-- Document passage follows --

I ask Mr. Beausang to stop for a moment because I am going run out of time and I have a number of other points to make. The HEA will make that call at some point. The call will be that it cannot publish the report, based on the legal advice and the advice of the Attorney General. Dr. Love said that, in principle, he wants to publish the report but that it may be out of his hands; it may not be possible. In that scenario, we should not leave the matter there. The committee can form its own opinion, but in my view we should not leave it there. We are going to have to look at the options. The options I can see are the ministerial or departmental option; or alternatively, some other body. The issues have not gone away. I know that Mr. Ó Foghlú cannot answer the question, but perhaps-----
If it is the case that the report is dead in the water - let us hope it is not - then the Department and the HEA will have to come back. In light of that advice, we will then discuss what is next. My point is that the matter cannot be let go; it cannot end there. It is not going to end with a conclusion that the report cannot be published, that we must forget about the 50 people who engaged with the process and who have concerns because, unfortunately, the review relating to the report was outside the proper remit. We will come back and look at a different avenue. That is my point.
I want to raise several other issues-----
Mr. Michael Horgan:
That would also be our intention. We have legal advice at the moment, so we have to manage that risk as well. It would be the intention of the board to look again at the process we have gone through and at the contents to see if there is a way that we can produce a report. That is what Dr. Love was suggesting. The principle of producing a report remains.

-- Document passage concluded --

#### Task 1
Answer these questions using the committee transcript.
(a) On what advice does the first speaker expect the call not to publish the report to be based?
(b) How many people does the first speaker say engaged with the process?
(c) According to Mr. Michael Horgan, what remains?
#### Task 2
Write a continuation of the committee transcript, starting after its final sentence, "The principle of producing a report remains."

-- Recorded information follows --

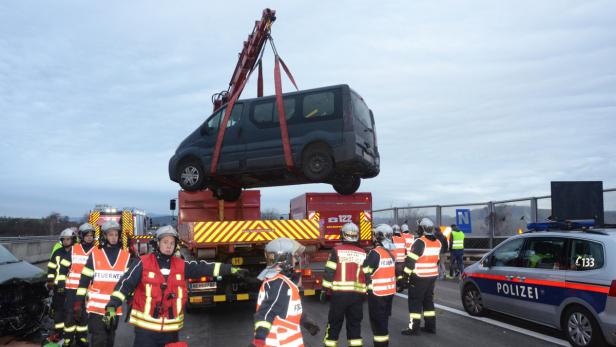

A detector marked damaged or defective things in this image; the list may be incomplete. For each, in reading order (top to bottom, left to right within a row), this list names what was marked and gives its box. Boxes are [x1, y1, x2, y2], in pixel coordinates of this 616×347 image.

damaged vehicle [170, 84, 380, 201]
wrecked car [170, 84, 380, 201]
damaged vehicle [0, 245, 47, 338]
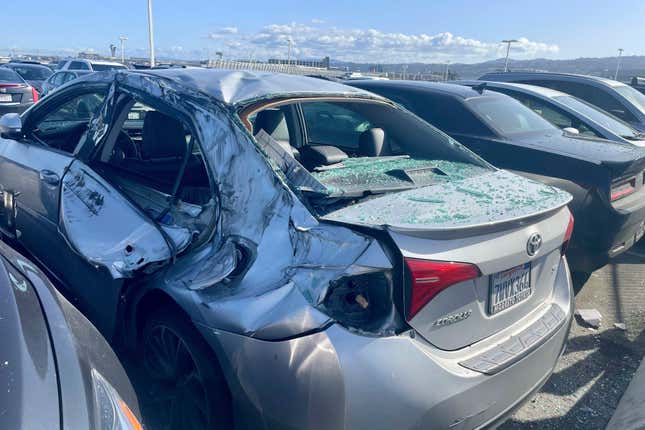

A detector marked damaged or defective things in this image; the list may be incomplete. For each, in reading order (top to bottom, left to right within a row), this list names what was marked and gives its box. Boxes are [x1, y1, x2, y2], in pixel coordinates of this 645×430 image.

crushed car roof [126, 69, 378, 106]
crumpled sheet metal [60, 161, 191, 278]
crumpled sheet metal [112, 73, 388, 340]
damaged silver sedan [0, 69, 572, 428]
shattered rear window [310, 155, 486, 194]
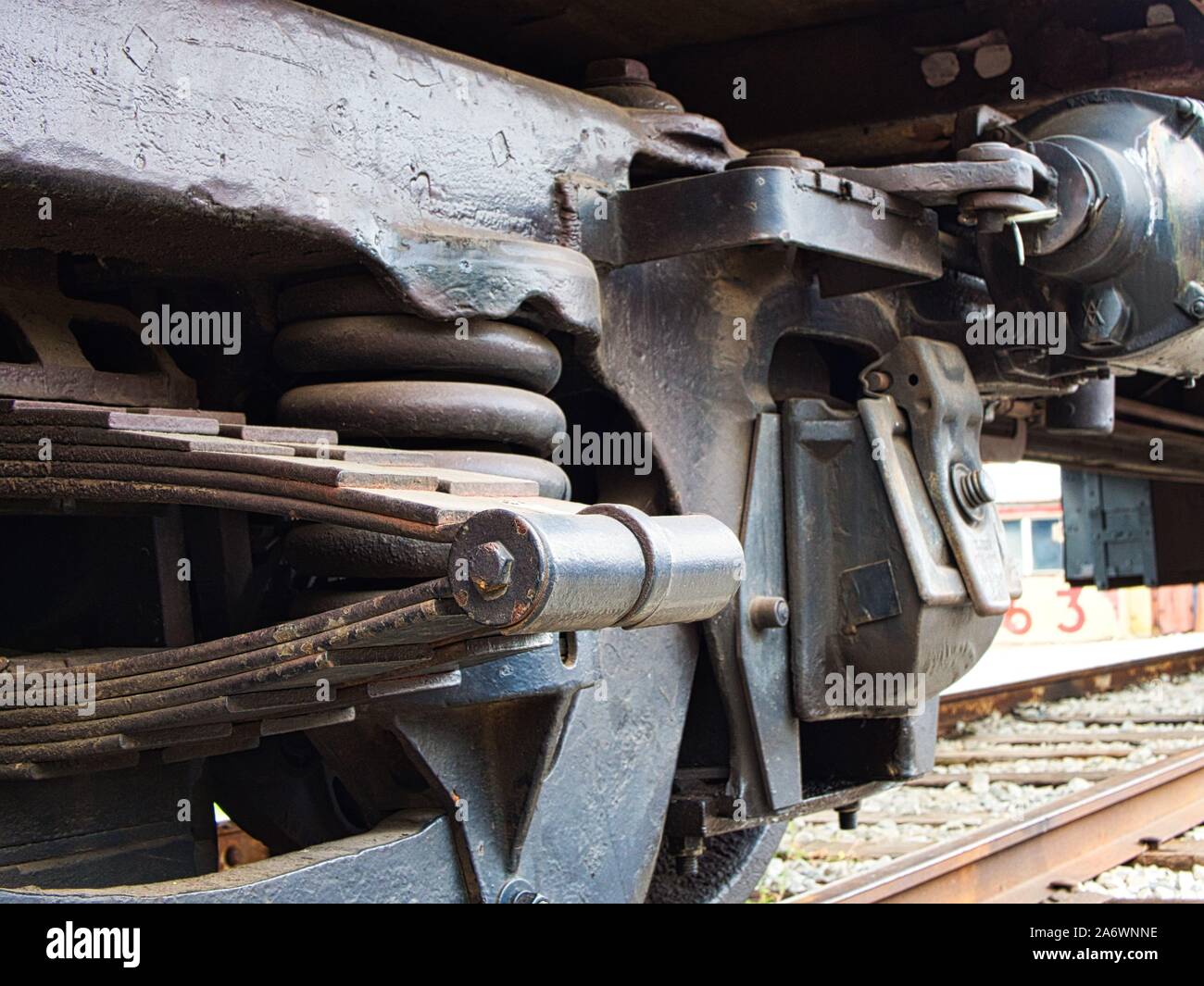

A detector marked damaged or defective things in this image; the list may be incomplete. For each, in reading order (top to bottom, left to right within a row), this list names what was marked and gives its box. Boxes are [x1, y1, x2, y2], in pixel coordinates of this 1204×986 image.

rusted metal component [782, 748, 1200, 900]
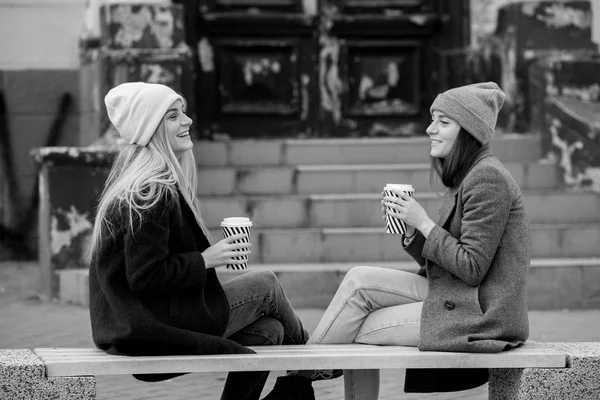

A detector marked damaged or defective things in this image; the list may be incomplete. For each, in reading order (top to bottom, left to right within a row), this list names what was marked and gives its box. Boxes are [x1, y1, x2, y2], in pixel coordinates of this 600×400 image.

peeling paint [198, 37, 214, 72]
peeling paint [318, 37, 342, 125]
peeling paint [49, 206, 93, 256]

-- Recorded information concluded --
-- Recorded information follows --

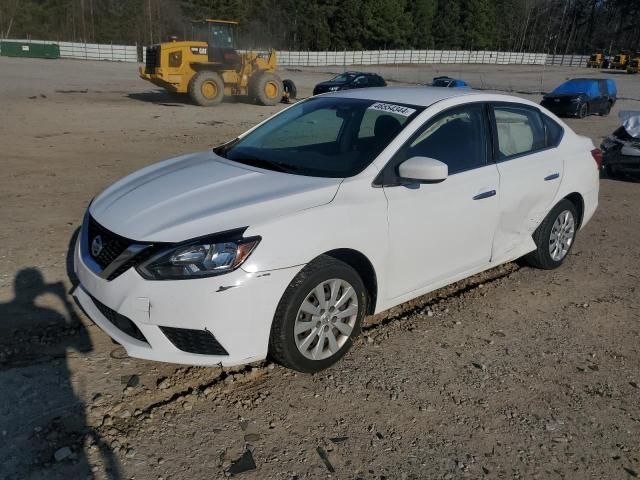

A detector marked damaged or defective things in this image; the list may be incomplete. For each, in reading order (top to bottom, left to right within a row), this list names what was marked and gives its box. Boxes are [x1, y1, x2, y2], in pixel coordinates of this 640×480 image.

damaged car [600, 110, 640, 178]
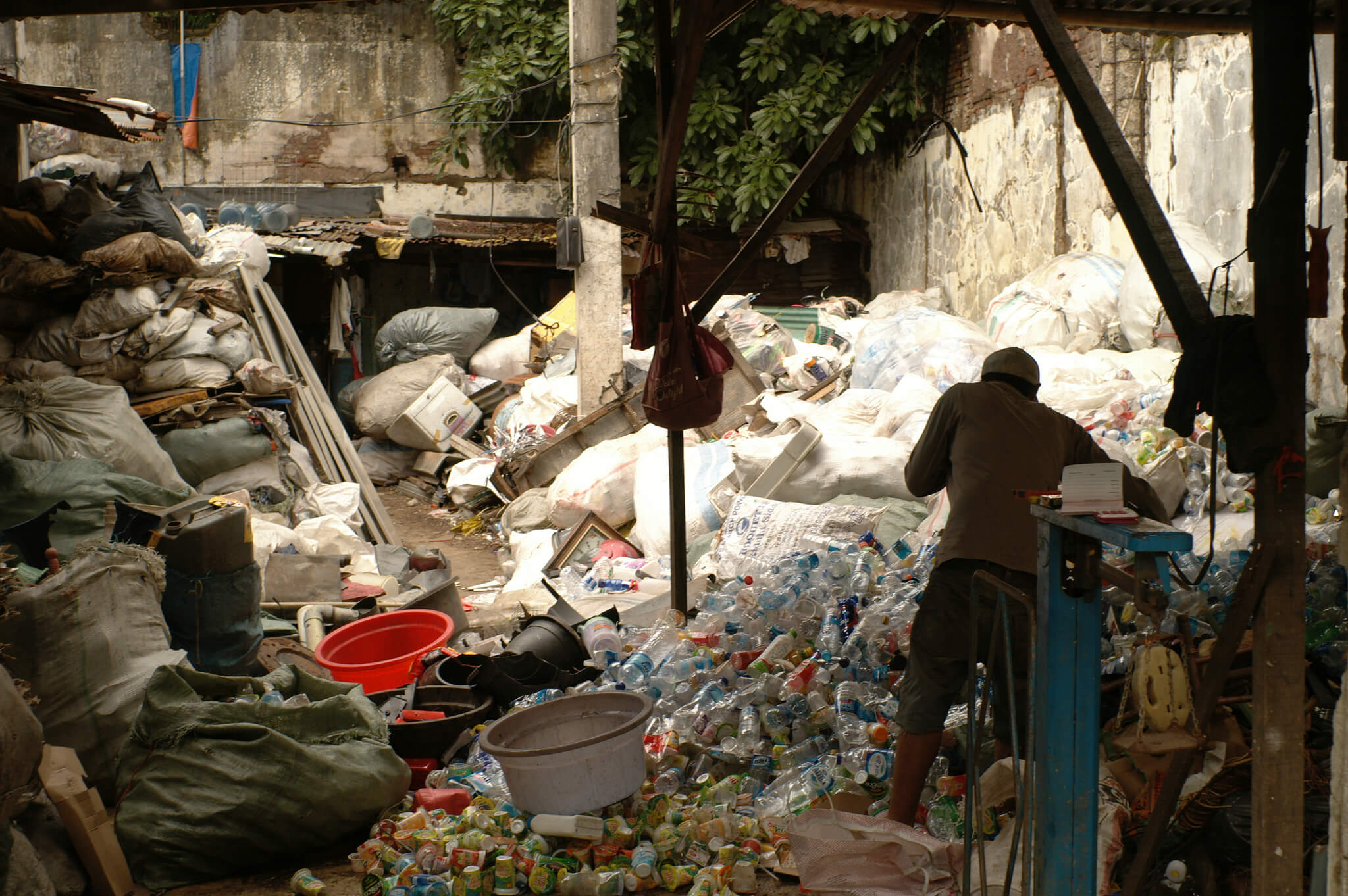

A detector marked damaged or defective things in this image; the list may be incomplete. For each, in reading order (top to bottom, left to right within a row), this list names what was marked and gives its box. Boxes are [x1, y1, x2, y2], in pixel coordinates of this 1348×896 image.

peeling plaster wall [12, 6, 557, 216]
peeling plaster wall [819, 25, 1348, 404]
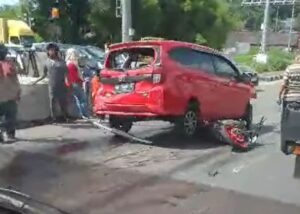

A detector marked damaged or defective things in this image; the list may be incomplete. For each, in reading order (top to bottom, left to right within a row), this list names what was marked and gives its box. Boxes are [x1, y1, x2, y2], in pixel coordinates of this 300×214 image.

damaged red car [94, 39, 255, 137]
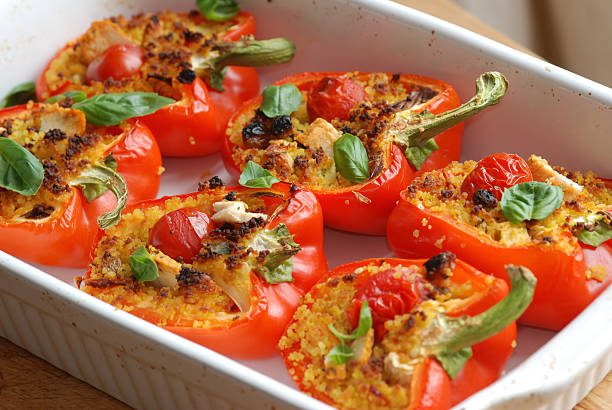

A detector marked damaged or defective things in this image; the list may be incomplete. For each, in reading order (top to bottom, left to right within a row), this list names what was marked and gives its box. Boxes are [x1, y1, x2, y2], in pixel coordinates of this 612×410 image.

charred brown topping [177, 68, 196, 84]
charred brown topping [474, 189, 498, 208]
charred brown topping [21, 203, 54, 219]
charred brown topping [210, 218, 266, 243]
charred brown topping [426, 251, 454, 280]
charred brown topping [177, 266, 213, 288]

-- Recorded information concluded --

#### Written answer 1
(a) The legal advice and the advice of the Attorney General.
(b) 50 people.
(c) The principle of producing a report.

#### Written answer 2
That is what I wanted to flesh out in a bit more detail. It may not be the current modified report. Come what may, there has to be some process that does exactly what Mr. McLoone did, but within whatever remit and powers-----
-----are appropriate. The established facts are never going to change. The facts are the facts and they have to be made public at some point, because that is what public accountability involves. That is my point.
I have very real concerns about the way I, as a member of this committee, was treated. I want to put them those concerns to Mr. Ó Foghlú and Dr. Love. Mr. Ó Foghlú can answer my questions because they do not relate to the actual report. The accountable person who appeared before the Committee of Public Accounts last year said to me outside this committee room - in a very robust way, if I can say that - that if I continued to ask the questions I was asking, he would resign from the institute. Does Dr. Love think it is acceptable for an accountable person to do that?
Here is my concern. We have a HEA examination into an institute. The accountable person - the head of the relevant organisation - went to local media in the constituency of a Deputy who is member of the Committee of Public Accounts and called into question the motivations of that member in asking questions. This person said that the member, referring to me, was trying to deconstruct 20 years of work done by the institute; that he was trying to damage Waterford city and county; that he was not acting in the best interests of the staff; and that he was acting on the basis of ulterior motivations which he has never put on the record. That is a very inappropriate way for an accountable person to respond to the Committee of Public Accounts. We have written to the accountable person and asked him to put his claims in writing.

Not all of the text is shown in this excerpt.